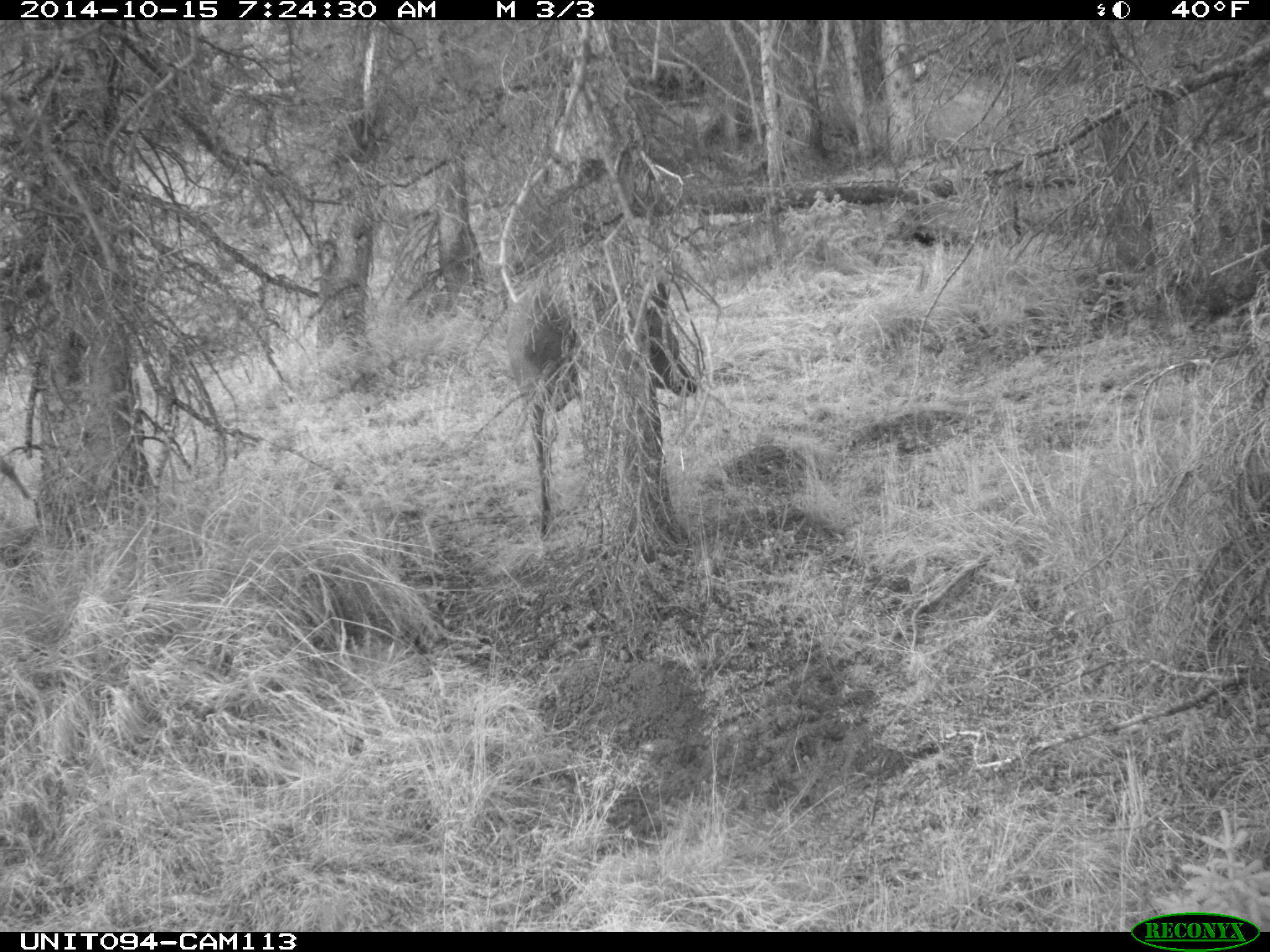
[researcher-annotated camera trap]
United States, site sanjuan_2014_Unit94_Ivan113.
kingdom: Animalia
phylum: Chordata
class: Mammalia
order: Artiodactyla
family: Cervidae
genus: Cervus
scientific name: Cervus elaphus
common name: red deer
Cervus elaphus (red deer).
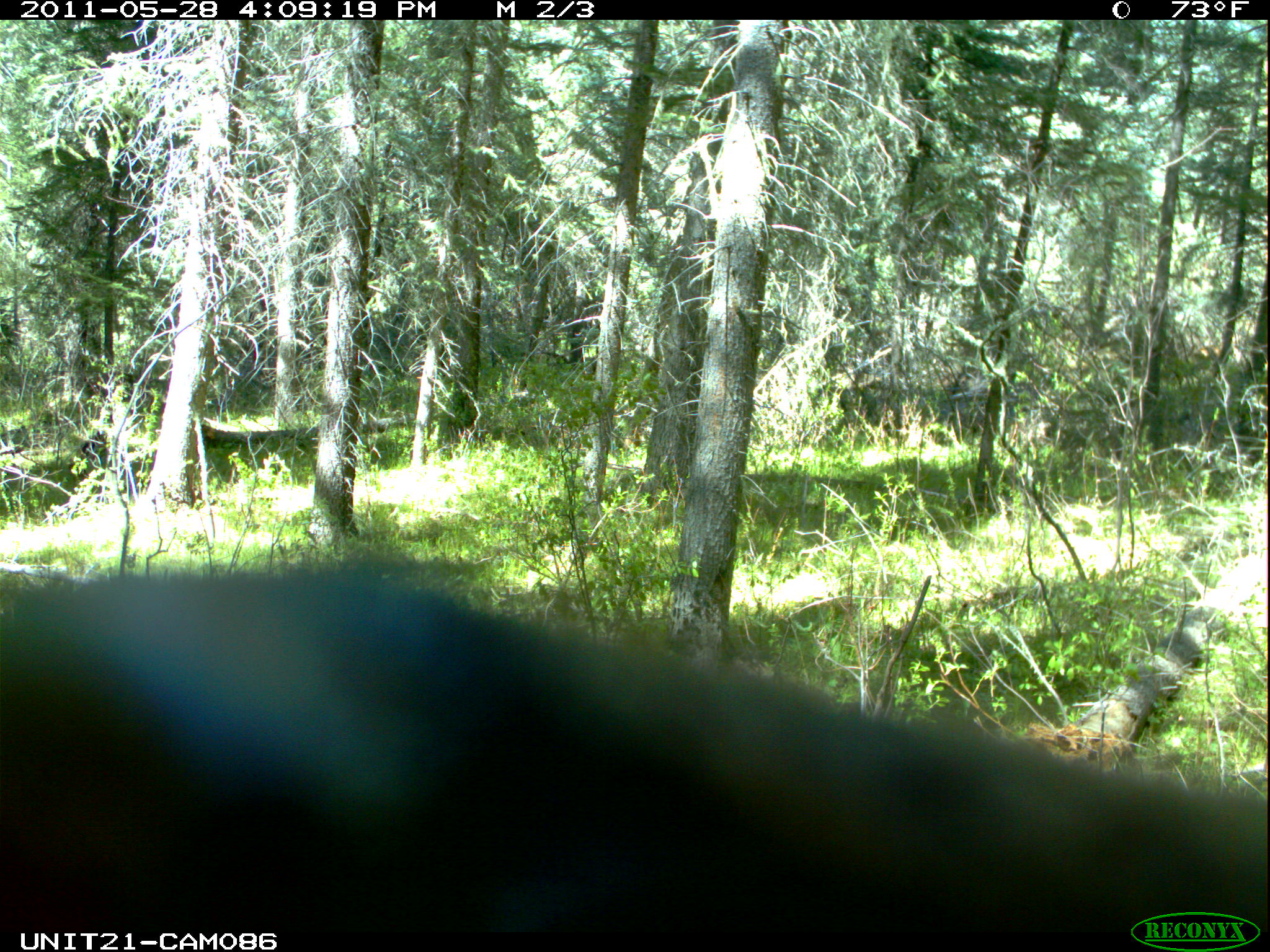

What is required
Only those lines from the one containing "United States, site" to the end of the material above, retyped exactly and without pictures, belong in your reply.

Response
United States, site sanjuan_2014_Unit94_Ivan113.
kingdom: Animalia
phylum: Chordata
class: Mammalia
order: Artiodactyla
family: Cervidae
genus: Cervus
scientific name: Cervus elaphus
common name: red deer
Cervus elaphus (red deer).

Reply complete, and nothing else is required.